Hector R Wong, Natalie Z Cvijanovich, Nick Anas, Geoffrey L Allen, Neal J Thomas, Michael T Bigham, Scott L Weiss, Julie C Fitzgerald, Paul A Checchia, Keith Meyer, Michael Quasney, Mark Hall, Rainer Gedeit, Robert J Freishtat, Jeffrey Nowak, Shekhar S Raj, Shira Gertz, Jocelyn R Grunwell, Christopher J Lindsell

We previously derived and validated the Pediatric Sepsis Biomarker Risk Model (PERSEVERE) to estimate baseline mortality risk in children with septic shock. The PERSEVERE biomarkers are serum proteins, selected from among the proteins directly related to 80 mortality risk assessment genes. The initial approach to selecting the PERSEVERE biomarkers left 68 genes unconsidered. Determine if the 68 previously unconsidered genes can improve upon the performance of PERSEVERE and provide biological information regarding the pathophysiology of septic shock.
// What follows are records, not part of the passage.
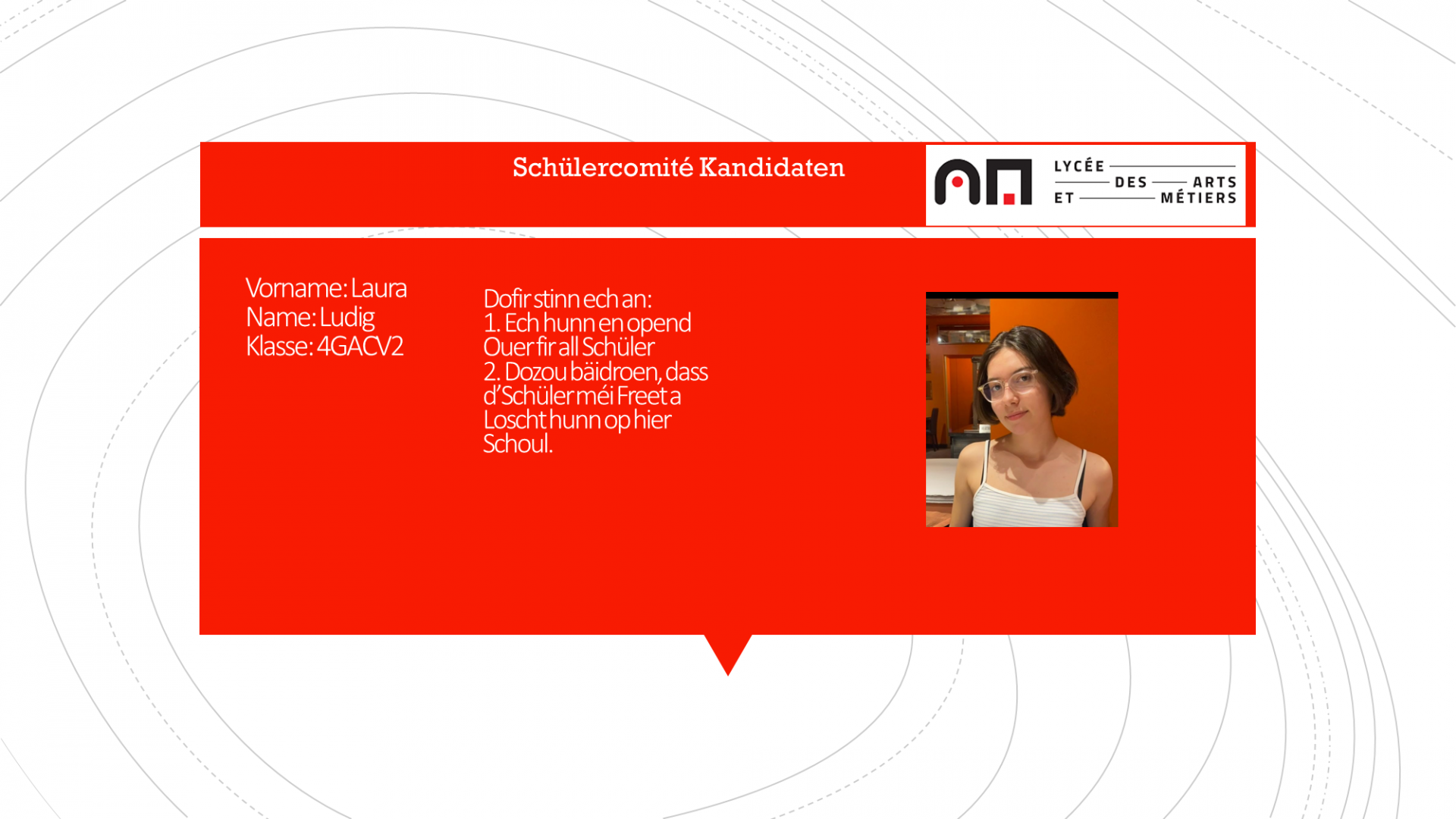 Schülercomité Kandidaten

LYCÉE DES ARTS ET MÉTIERS

Vorname: Laura
Name: Ludig
Klasse: 4GACV2

Dofir stinn ech an:
1. Ech hunn en opend Ouer fir all Schüler
2. Dozou bäidroen, dass d'Schüler méi Freet a Loscht hunn op hier Schoul.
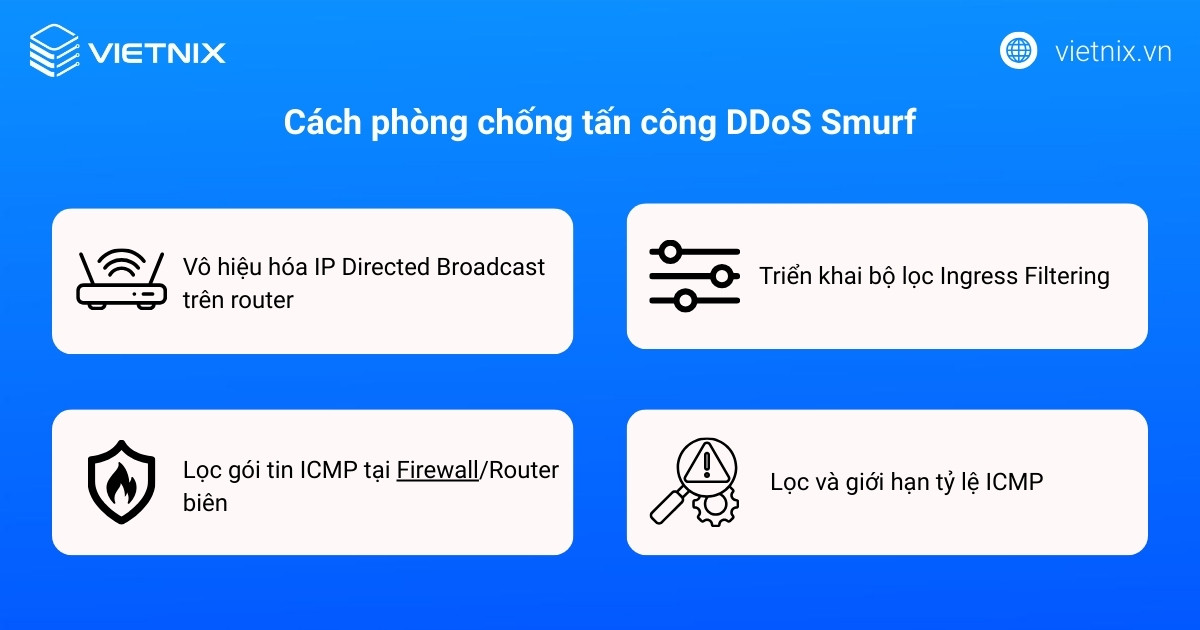 VIETNIX

vietnix.vn

Cách phòng chống tấn công DDoS Smurf

Vô hiệu hóa IP Directed Broadcast trên router

Triển khai bộ lọc Ingress Filtering

Lọc gói tin ICMP tại Firewall/Router biên

Lọc và giới hạn tỷ lệ ICMP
We reduced the number of variables by determining the biological linkage of the 68 previously unconsidered genes. The genes identified through variable reduction were combined with the PERSEVERE-based mortality probability to derive a risk stratification model for 28-day mortality using Classification and Regression Tree methodology (n = 307). The derived tree, PERSEVERE-XP, was then tested in a separate cohort (n =77). Variable reduction revealed a network consisting of 18 mortality risk assessment genes related to tumor protein 53 (TP53). In the derivation cohort, PERSEVERE-XP had an area under the receiver operating characteristic curve (AUC) of 0.90 (95% C.I.: 0.85 to 0.95) for differentiating between survivors and non-survivors. In the test cohort, the AUC was 0.96 (95% C.I.: 0.91 to 1.0). The AUC of PERSEVERE-XP was superior to that of PERSEVERE. PERSEVERE-XP combines protein and mRNA biomarkers to provide mortality risk stratification with possible clinical utility. PERSEVERE-XP significantly improves upon PERSEVERE and suggests a role for TP53-related cellular division, repair, and metabolism in the pathophysiology of septic shock.